De acordo com a jurisprudência pacífica do Supremo Tribunal de Justiça, o âmbito do recurso determina-se em face das conclusões da alegação do recorrente pelo que só abrange as questões aí contidas, como resulta das disposições conjugadas dos arts. 690º, nº 1 e 684 nº3 do Cód. Proc. Civil – cfr. Acórdãos do S.T.J. de 2/12/82, BMJ nº 322, pág. 315; de 15/3/2005, nº 04B3876 e de 11/10/2005, nº 05B179, ambos publicados nas Bases de Dados Jurídicos do ITIJ. Sendo o objecto do recurso delimitado pelas conclusões das alegações do recorrente, fica o tribunal de recurso impedido de tomar conhecimento de qualquer questão que nelas se não aflore, ainda que versada no corpo alegatório (artigo 713, nº2, referido ao artigo 660, nº2, ambos do mesmo Código) - cfr. ac. do STJ, de 21/10/1993, CJSTJ, ano I, tomo III, página86.
Nesta conformidade, cumpre apreciar as seguintes questões:
Em relação ao Agravo:
- Se na situação em apreço, deveria o tribunal admitir uma segunda perícia.
Em relação à Apelação:
- Se na decisão sobre a excepção (prescrição) e sobre os pedidos da autora o Exmº Juiz deveria ter-se apoiado no actual Código Civil e não, como o fez, no Código Civil de Seabra.
- Se a autora litigou com má-fé.
Antes da apreciação dos recursos dos autos cabe analisar o disposto no art. 710 do Código de Processo Civil.

### Secção de dados
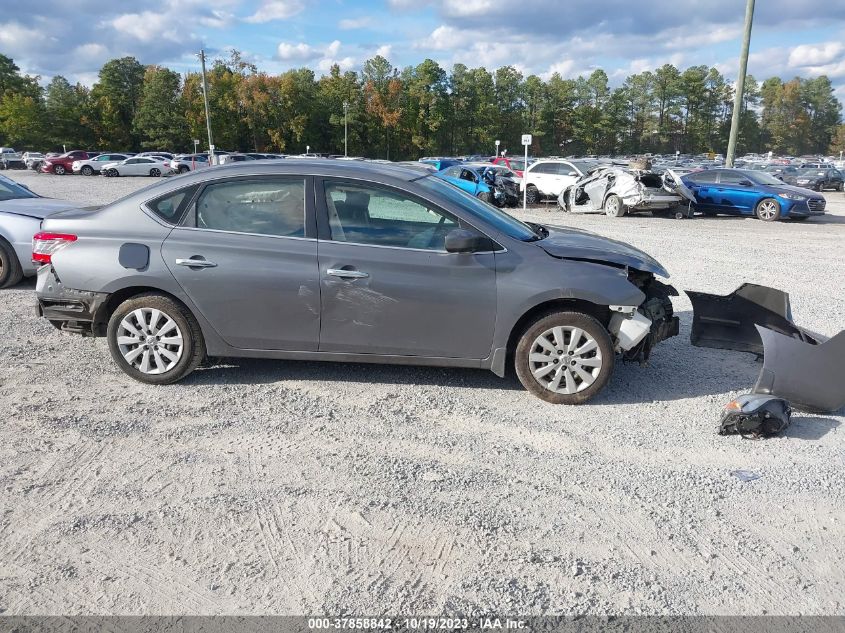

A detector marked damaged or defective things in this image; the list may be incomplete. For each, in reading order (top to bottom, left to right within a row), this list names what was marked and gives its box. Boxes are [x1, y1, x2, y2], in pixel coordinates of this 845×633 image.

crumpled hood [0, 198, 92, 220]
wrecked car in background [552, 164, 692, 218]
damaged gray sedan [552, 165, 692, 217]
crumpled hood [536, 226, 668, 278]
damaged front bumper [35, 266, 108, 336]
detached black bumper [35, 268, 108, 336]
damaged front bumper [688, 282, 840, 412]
...
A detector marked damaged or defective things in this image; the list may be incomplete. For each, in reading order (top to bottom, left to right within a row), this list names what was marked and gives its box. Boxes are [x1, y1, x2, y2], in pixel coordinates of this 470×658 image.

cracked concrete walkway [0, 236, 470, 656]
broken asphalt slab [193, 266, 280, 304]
---
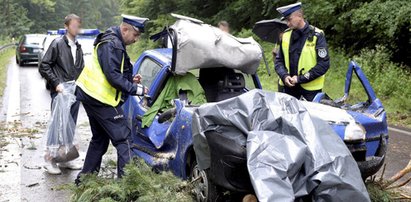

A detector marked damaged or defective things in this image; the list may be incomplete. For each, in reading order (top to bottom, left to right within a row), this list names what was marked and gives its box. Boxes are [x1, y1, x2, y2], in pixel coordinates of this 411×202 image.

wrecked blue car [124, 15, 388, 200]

### Tarefa atribuída
Devolva, sem qualquer alteração, a passagem do excerto do texto que começa em "De acordo com" e segue até "tomo III, página86.".

### A sua solução
De acordo com a jurisprudência pacífica do Supremo Tribunal de Justiça, o âmbito do recurso determina-se em face das conclusões da alegação do recorrente pelo que só abrange as questões aí contidas, como resulta das disposições conjugadas dos arts. 690º, nº 1 e 684 nº3 do Cód. Proc. Civil – cfr. Acórdãos do S.T.J. de 2/12/82, BMJ nº 322, pág. 315; de 15/3/2005, nº 04B3876 e de 11/10/2005, nº 05B179, ambos publicados nas Bases de Dados Jurídicos do ITIJ. Sendo o objecto do recurso delimitado pelas conclusões das alegações do recorrente, fica o tribunal de recurso impedido de tomar conhecimento de qualquer questão que nelas se não aflore, ainda que versada no corpo alegatório (artigo 713, nº2, referido ao artigo 660, nº2, ambos do mesmo Código) - cfr. ac. do STJ, de 21/10/1993, CJSTJ, ano I, tomo III, página86.